The lesson is quite clear; marketing is once again firing on all cylinders to extend their branding and experience across multiple channels. Google agrees (from a quote on Danny Sullivan's Search Engine Watch); "We are happy that Pontiac has featured Google search in their television ad campaign. This is evidence that mainstream brand advertisers are increasingly realizing the close relationship between broadcast advertising and search usage."

The lines are blurring and once again it simply is called... marketing.

Pixel Advertising; worth a million?

A million dollars for a homepage? This is the achievement about to be made by Alex Tew and his Million Dollar Website. The concept is to sell pixels, one very small unit of display on your monitor, for $1 each. His homepage has one million pixels available for sale - thus one million bucks!

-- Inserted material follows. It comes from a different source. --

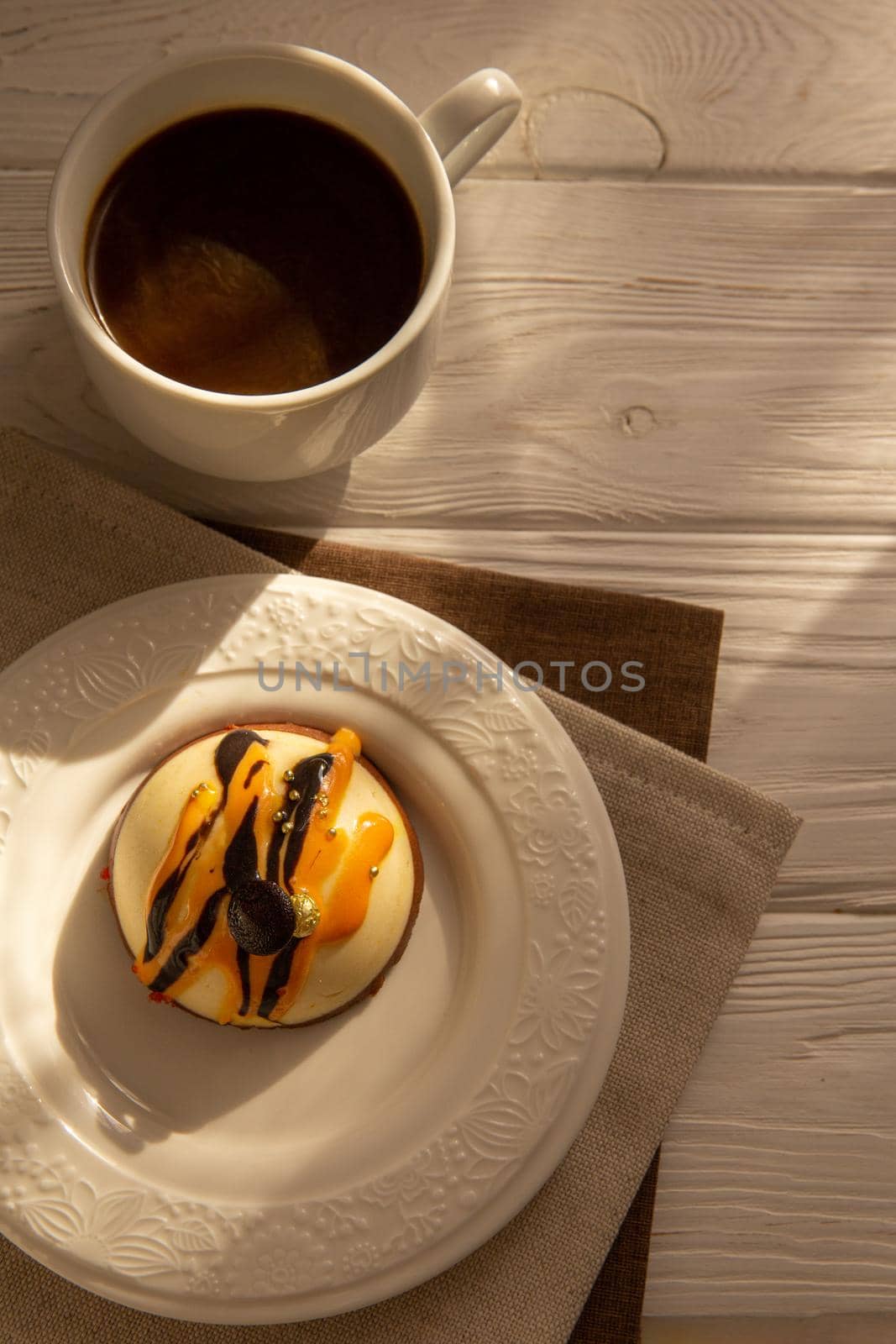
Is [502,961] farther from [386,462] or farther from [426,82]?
[426,82]

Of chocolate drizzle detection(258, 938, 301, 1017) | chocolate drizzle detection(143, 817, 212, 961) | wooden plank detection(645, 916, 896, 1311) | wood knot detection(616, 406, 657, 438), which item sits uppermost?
wood knot detection(616, 406, 657, 438)

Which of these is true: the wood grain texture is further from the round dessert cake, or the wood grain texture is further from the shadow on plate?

Alex took an idea to market, and like the pet-stone; it took off big time. Many other pixel ad sites have popped up since, all very similar in style. Most are no where near earning the windwall that was achieved by Mr. Tew.

However, when you look at the platform, the homepage full of highly compressed ads, you can tell it is not an effective means of building traffic and business for the advertisers. It looks fun, but how effective can this form of advertising be for the business owner? The focus is on the million dollar website not where it should be; with the advertiser. A few alternative pixel sites are starting to appear, such as Vertical Ads; with its focus on vertical business segmenting and larger ad spaces.